The U.S. Department of Defense produces more hazardous waste than the five biggest U.S.-based chemical companies combined and is the biggest contributor to global pollution in the world.
WASHINGTON — This week, the Department of Defense released a report to Senate Armed Services Committee Chair Jim Inhofe (R-OK) detailing the threat climate change poses to U.S. national security. Not only does the report fail to mention U.S. bases destroyed or evacuated recently due to natural disasters, it completely omits the outsized role the Pentagon plays in furthering climate change. It is the number one polluter in the world.
Inhofe is perhaps most famous for throwing a snowball on the Senate floor in an attempt to disprove climate change, which might be the most spectacular instance of a Republican official invoking snowy weather to troll science to date.
The reports were delivered to Inhofe and President Donald Trump, who also lies about the existence of climate change. Two months ago, Trump said he didn’t believe a study on climate change involving 13 federal agencies.
Meanwhile, in Australia, temperatures reached 50°C
(THAT’S 122°F ON THE OPPOSITE SIDE OF THE GLOBE FOR THE SCIENCE IMPAIRED)
Congress compelled the Pentagon to conduct the assessment on managing “effects of a changing climate” in the National Defense Authorization Act of 2018.
Report ignores billions in damage
The report studied 79 military complexes, finding that most are, or will be, at risk of becoming severely vulnerable to climate change manifest as flood, wildfires, thawing permafrost, desertification, drought and more.
The report does mention two wildfires in Colorado in March 2018 hampered training exercises, and discusses flood at the Joint Base Langley-Eustis in Virginia. There, the sea level rose 14 inches since 1930 and flooding is “more frequent and severe.”

• **Required work**: Reproduce the article on the Pentagon's climate change report word for word, from its opening sentence through its final one.

• **The data**:
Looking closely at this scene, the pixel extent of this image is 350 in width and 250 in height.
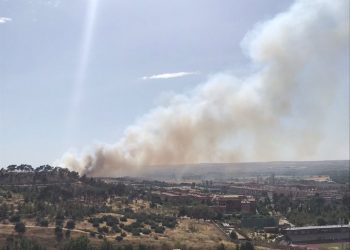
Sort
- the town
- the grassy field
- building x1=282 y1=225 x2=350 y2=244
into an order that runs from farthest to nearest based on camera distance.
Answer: building x1=282 y1=225 x2=350 y2=244
the town
the grassy field

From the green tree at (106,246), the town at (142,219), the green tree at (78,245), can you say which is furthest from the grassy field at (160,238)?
the green tree at (78,245)

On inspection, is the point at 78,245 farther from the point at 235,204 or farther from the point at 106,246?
the point at 235,204

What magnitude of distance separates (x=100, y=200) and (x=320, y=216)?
37.8m

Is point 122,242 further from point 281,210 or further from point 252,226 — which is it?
point 281,210

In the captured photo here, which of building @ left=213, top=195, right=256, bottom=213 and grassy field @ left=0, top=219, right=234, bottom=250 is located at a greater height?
building @ left=213, top=195, right=256, bottom=213

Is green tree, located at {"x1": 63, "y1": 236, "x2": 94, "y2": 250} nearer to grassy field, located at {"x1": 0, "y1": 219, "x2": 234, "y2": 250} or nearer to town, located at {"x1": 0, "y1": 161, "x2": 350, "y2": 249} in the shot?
town, located at {"x1": 0, "y1": 161, "x2": 350, "y2": 249}

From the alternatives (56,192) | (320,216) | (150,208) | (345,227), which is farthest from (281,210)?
(56,192)

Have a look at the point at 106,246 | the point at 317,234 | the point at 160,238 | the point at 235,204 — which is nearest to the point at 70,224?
the point at 106,246

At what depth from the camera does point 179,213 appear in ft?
291

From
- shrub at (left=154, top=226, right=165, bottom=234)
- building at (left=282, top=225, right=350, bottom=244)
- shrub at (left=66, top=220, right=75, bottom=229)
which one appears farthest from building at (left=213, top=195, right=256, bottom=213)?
shrub at (left=66, top=220, right=75, bottom=229)

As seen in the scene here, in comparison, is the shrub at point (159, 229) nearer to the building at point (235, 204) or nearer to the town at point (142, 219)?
the town at point (142, 219)

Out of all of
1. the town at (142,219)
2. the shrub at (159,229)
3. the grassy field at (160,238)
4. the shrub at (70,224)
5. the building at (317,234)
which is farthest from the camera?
the building at (317,234)

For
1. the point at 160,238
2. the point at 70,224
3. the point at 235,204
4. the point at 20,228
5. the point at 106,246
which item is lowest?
the point at 160,238

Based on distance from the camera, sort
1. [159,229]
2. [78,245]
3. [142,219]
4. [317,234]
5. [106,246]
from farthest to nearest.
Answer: [317,234] → [142,219] → [159,229] → [106,246] → [78,245]
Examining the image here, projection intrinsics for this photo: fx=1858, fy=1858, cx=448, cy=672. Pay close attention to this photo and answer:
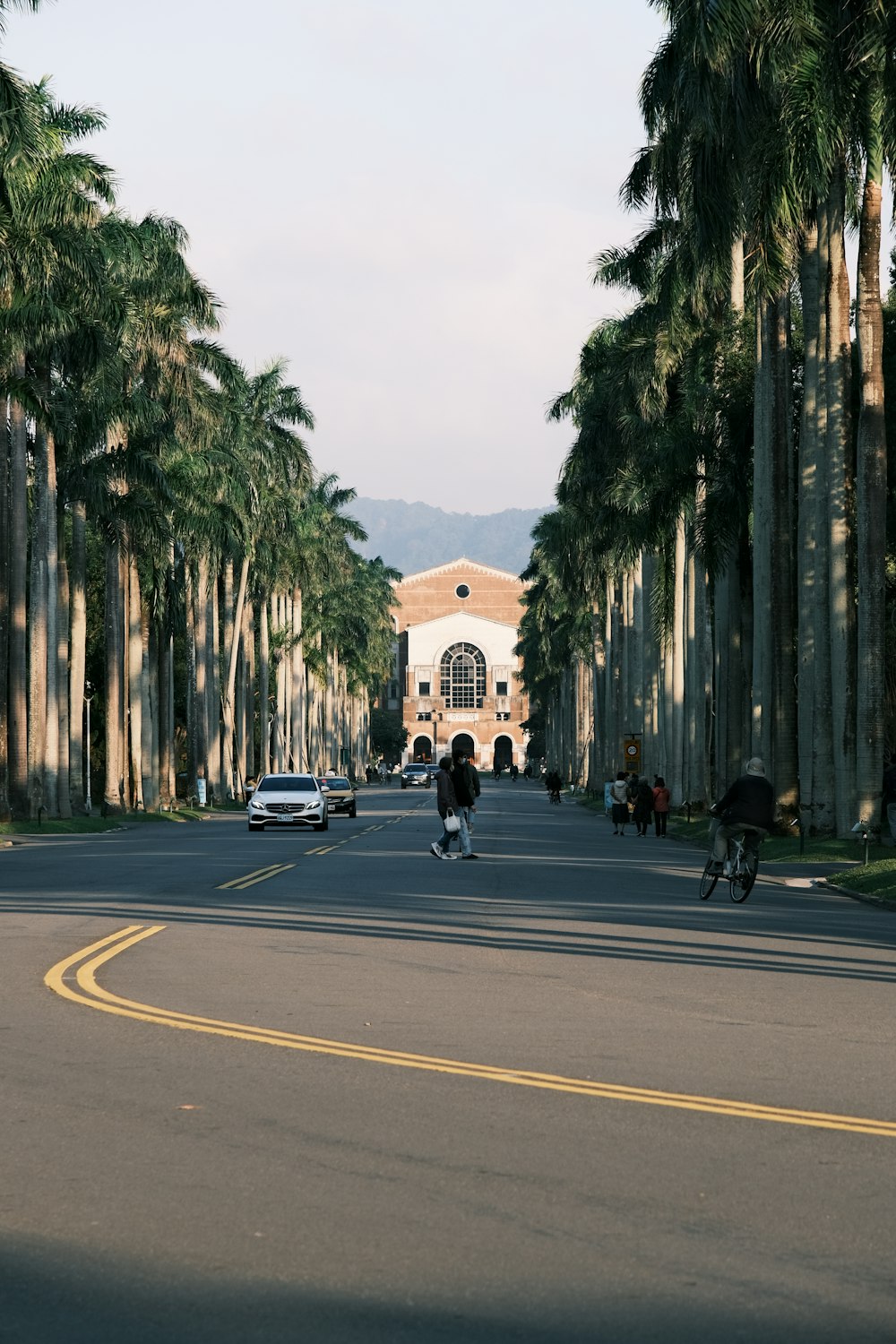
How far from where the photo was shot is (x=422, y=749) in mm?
195375

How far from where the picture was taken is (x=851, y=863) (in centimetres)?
2923

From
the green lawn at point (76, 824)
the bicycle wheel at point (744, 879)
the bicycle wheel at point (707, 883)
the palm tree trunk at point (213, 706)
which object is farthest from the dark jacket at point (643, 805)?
the palm tree trunk at point (213, 706)

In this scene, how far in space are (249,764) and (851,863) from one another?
58619 mm

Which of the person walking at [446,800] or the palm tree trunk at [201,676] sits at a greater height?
the palm tree trunk at [201,676]

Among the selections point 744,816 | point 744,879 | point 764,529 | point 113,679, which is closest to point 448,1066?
point 744,879

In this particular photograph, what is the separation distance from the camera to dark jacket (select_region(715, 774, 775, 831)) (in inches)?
877

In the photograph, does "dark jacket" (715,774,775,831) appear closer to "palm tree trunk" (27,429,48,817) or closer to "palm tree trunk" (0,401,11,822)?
"palm tree trunk" (0,401,11,822)

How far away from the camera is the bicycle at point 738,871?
2202cm

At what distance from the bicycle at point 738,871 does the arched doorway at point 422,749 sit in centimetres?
17153

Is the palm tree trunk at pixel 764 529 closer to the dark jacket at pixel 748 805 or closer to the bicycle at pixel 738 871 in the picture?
the dark jacket at pixel 748 805

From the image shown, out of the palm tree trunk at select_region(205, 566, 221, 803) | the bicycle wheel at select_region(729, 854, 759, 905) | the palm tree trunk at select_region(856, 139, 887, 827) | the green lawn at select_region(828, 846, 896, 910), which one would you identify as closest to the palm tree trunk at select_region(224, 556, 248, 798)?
the palm tree trunk at select_region(205, 566, 221, 803)

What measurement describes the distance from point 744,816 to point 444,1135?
14784 mm

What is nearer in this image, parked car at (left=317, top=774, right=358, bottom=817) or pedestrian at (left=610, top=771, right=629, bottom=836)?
pedestrian at (left=610, top=771, right=629, bottom=836)

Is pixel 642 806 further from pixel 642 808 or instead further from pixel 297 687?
pixel 297 687
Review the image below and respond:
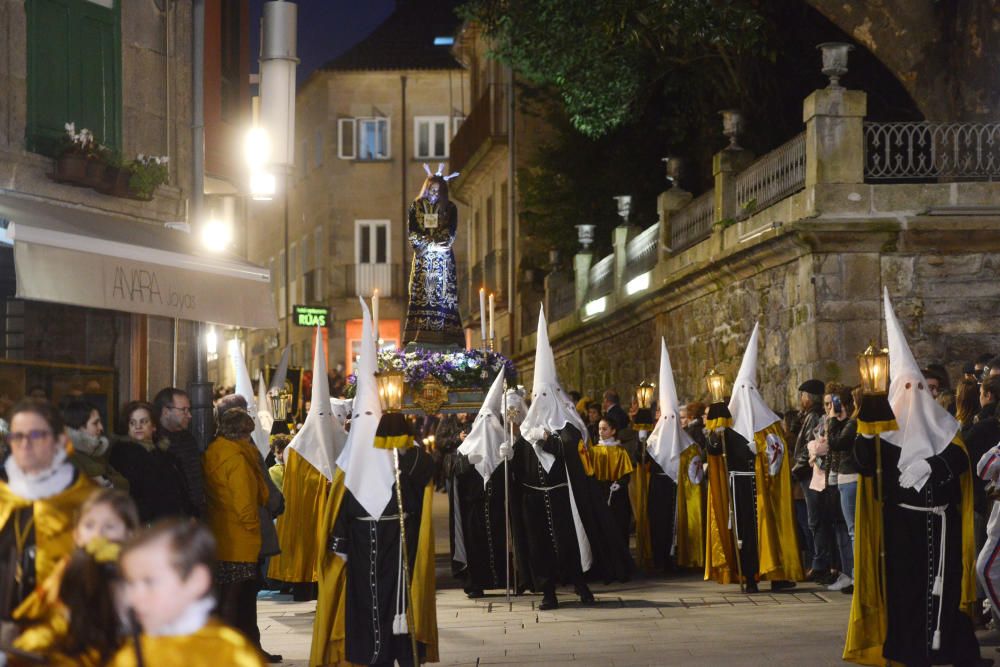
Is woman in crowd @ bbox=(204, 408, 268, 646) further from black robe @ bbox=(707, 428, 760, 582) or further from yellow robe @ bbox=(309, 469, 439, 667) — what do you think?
black robe @ bbox=(707, 428, 760, 582)

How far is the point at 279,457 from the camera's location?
15.9m

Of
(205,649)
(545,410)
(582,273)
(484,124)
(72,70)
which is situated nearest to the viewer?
(205,649)

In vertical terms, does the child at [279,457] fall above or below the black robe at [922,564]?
above

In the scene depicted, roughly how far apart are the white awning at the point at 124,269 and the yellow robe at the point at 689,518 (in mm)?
4582

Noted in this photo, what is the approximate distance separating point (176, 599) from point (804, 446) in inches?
446

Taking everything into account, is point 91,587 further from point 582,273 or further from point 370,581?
point 582,273

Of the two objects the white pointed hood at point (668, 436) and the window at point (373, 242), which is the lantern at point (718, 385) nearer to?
the white pointed hood at point (668, 436)

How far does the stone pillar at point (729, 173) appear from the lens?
2111 centimetres

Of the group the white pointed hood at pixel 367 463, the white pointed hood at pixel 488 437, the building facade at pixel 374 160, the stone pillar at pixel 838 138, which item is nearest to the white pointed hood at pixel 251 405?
the white pointed hood at pixel 488 437

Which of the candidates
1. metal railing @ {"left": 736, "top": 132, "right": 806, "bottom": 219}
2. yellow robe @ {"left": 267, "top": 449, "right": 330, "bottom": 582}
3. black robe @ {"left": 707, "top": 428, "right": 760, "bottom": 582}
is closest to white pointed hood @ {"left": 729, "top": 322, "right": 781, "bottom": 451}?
black robe @ {"left": 707, "top": 428, "right": 760, "bottom": 582}

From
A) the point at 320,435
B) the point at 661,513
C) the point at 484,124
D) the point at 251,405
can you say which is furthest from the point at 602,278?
the point at 320,435

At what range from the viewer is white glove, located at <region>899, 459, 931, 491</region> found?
9789 mm

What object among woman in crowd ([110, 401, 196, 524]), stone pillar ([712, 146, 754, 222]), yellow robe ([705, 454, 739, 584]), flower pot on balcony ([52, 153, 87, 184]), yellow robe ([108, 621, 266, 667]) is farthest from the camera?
stone pillar ([712, 146, 754, 222])

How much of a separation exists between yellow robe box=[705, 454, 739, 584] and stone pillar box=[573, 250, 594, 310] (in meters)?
17.0
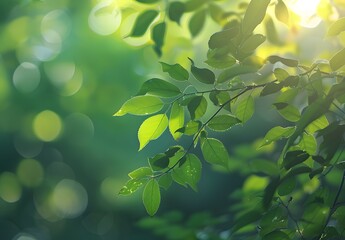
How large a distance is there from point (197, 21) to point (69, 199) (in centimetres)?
964

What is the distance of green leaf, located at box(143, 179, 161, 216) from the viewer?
1.71 m

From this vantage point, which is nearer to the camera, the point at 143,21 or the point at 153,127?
the point at 153,127

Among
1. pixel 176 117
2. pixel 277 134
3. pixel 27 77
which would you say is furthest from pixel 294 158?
pixel 27 77

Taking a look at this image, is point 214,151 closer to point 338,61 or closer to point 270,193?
point 270,193

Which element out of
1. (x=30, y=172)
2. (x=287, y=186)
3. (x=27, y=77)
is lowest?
(x=287, y=186)

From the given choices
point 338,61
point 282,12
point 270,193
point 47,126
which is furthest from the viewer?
point 47,126

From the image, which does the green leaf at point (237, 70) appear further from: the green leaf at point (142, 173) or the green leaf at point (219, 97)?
the green leaf at point (142, 173)

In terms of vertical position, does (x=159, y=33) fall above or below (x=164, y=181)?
above

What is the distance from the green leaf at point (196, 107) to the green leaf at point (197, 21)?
87 centimetres

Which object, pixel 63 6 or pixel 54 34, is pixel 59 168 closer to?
pixel 54 34

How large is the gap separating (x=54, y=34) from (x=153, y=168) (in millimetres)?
7699

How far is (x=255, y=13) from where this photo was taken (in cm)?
157

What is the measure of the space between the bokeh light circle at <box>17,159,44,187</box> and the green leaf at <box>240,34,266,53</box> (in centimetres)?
1019

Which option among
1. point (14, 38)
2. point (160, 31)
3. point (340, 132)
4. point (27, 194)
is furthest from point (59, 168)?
point (340, 132)
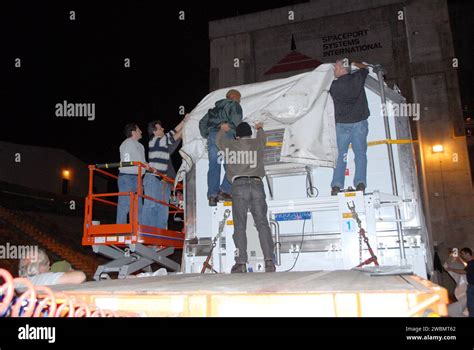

• **Response**:
The U.S. Department of Defense produces more hazardous waste than the five biggest U.S.-based chemical companies combined and is the biggest contributor to global pollution in the world.
WASHINGTON — This week, the Department of Defense released a report to Senate Armed Services Committee Chair Jim Inhofe (R-OK) detailing the threat climate change poses to U.S. national security. Not only does the report fail to mention U.S. bases destroyed or evacuated recently due to natural disasters, it completely omits the outsized role the Pentagon plays in furthering climate change. It is the number one polluter in the world.
Inhofe is perhaps most famous for throwing a snowball on the Senate floor in an attempt to disprove climate change, which might be the most spectacular instance of a Republican official invoking snowy weather to troll science to date.
The reports were delivered to Inhofe and President Donald Trump, who also lies about the existence of climate change. Two months ago, Trump said he didn’t believe a study on climate change involving 13 federal agencies.
Meanwhile, in Australia, temperatures reached 50°C
(THAT’S 122°F ON THE OPPOSITE SIDE OF THE GLOBE FOR THE SCIENCE IMPAIRED)
Congress compelled the Pentagon to conduct the assessment on managing “effects of a changing climate” in the National Defense Authorization Act of 2018.
Report ignores billions in damage
The report studied 79 military complexes, finding that most are, or will be, at risk of becoming severely vulnerable to climate change manifest as flood, wildfires, thawing permafrost, desertification, drought and more.
The report does mention two wildfires in Colorado in March 2018 hampered training exercises, and discusses flood at the Joint Base Langley-Eustis in Virginia. There, the sea level rose 14 inches since 1930 and flooding is “more frequent and severe.”